Codesigning is one of the worst issues we had been having since we started working on the new Opera for Mac. How Apple managed to screw this up never ceased to amaze us.
Since yesterday morning our build servers started to get CSSMERR_TP_NOT_TRUSTED
error while code signing the Mac builds. Well, we didn’t notice until trying to release the new Opera Next build in the afternoon, which is obviously a bad timing. When it happened, immediate reaction was search for it in Google, unfortunately, when it happened words haven’t been spread yet so all results we got were from early 2009 ~ 2011, about some intermediate certificates missing, which completely mislead us. We spent a couple of hours inspecting certificates on all 3 of our Mac buildbot servers, none of them seemed wrong. One of my colleagues tried to resign a package locally with certificates/keys installed, got the same error as well.

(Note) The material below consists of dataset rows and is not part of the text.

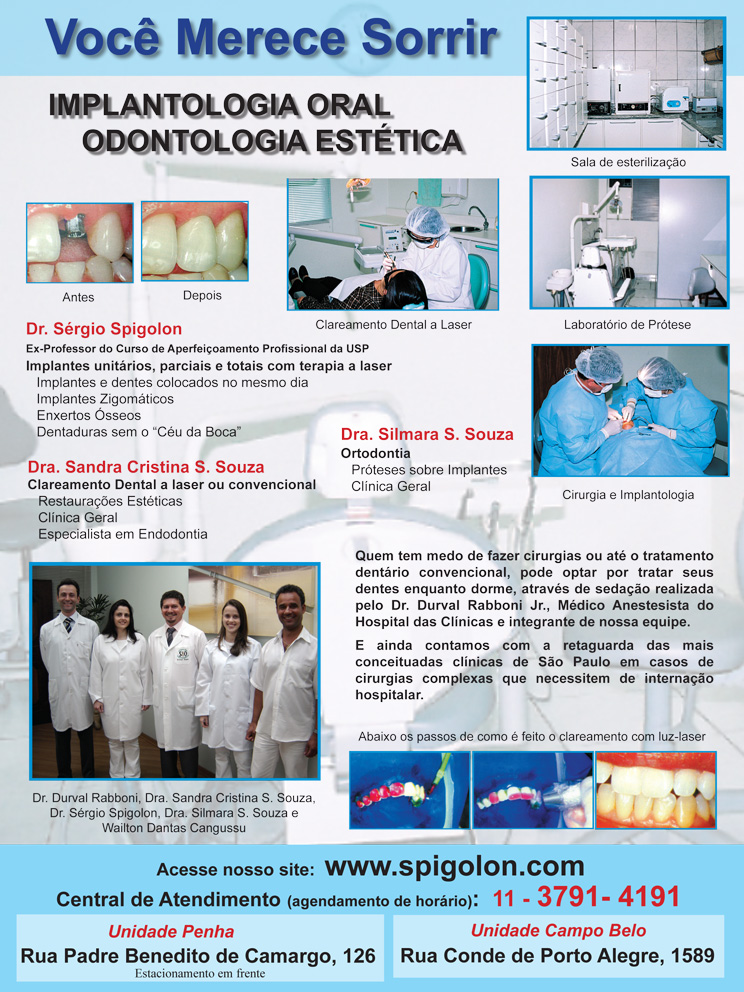 Você Merece Sorrir

IMPLANTOLOGIA ORAL
ODONTOLOGIA ESTÉTICA

Sala de esterilização

Antes

Depois

Clareamento Dental a Laser

Laboratório de Prótese

Dr. Sérgio Spigolon
Ex-Professor do Curso de Aperfeiçoamento Profissional da USP
Implantes unitários, parciais e totais com terapia a laser
Implantes e dentes colocados no mesmo dia
Implantes Zigomáticos
Enxertos Ósseos
Dentaduras sem o "Céu da Boca"

Dra. Silmara S. Souza
Ortodontia
Próteses sobre Implantes
Clínica Geral

Cirurgia e Implantologia

Dra. Sandra Cristina S. Souza
Clareamento Dental a laser ou convencional
Restaurações Estéticas
Clínica Geral
Especialista em Endodontia

Quem tem medo de fazer cirurgias ou até o tratamento dentário convencional, pode optar por tratar seus dentes enquanto dorme, através de sedação realizada pelo Dr. Durval Rabboni Jr., Médico Anestesista do Hospital das Clínicas e integrante de nossa equipe.

E ainda contamos com a retaguarda das mais conceituadas clínicas de São Paulo em casos de cirurgias complexas que necessitem de internação hospitalar.

Abaixo os passos de como é feito o clareamento com luz-laser

Dr. Durval Rabboni, Dra. Sandra Cristina S. Souza, Dr. Sérgio Spigolon, Dra. Silmara S. Souza e Wailton Dantas Cangussu

Acesse nosso site: www.spigolon.com
Central de Atendimento (agendamento de horário): 11 - 3791- 4191

Unidade Penha
Rua Padre Benedito de Camargo, 126
Estacionamento em frente

Unidade Campo Belo
Rua Conde de Porto Alegre, 1589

Fortunately our build server didn’t get the same error every time so we managed to get a build for release.
When I later did a search for the same keyword but limit the results in last 24 hours, we finally found the real answer to the problem this time. According to this discussion:
Apple timestamp server(s) after all that is the problem here. If I add the
--timestamp=none
option, codesign always succeeds.I have exactly the same problem. Probably Apple got two timeservers, with one broken, and a 50% chance for us to reach the working one.
And it worked for us perfectly as well. The only thing I didn’t know was whether it’s safe to release a build without requesting a timestamp (or where can we find other trusted timestamp servers).
This morning I woke up and saw this summary about yesterday’s incident.
According to Allan Odgaard (the author of TextMate):
As long as the key hasn’t expired, there should be no issue with shipping an app without a date stamp, and quite sure I have shipped a few builds without the signed date stamp.
That at least give us some confidence that if such incident happen again, it shouldn’t be a big issue to turn timestamp off.
Update: More explanations from Apple:
The point of cryptographic timestamps is to assist with situations where your key is compromised. You recover from key compromise by asking Apple to revoke your certificate, which will invalidate (as far as code signing and Gatekeeper are concerned) every signature ever made with it unless it has a cryptographic timestamp that proves it was made before you lost control of your key. Every signature that does not have such a timestamp will become invalid upon revocation.
What kind of server is Apple’s timestamp server, though? Is it just a normal network time server?
@Jen Nico: I’m not sure, but I don’t think it’s not a normal LTP server. Verisign seemed to be providing such a server as well.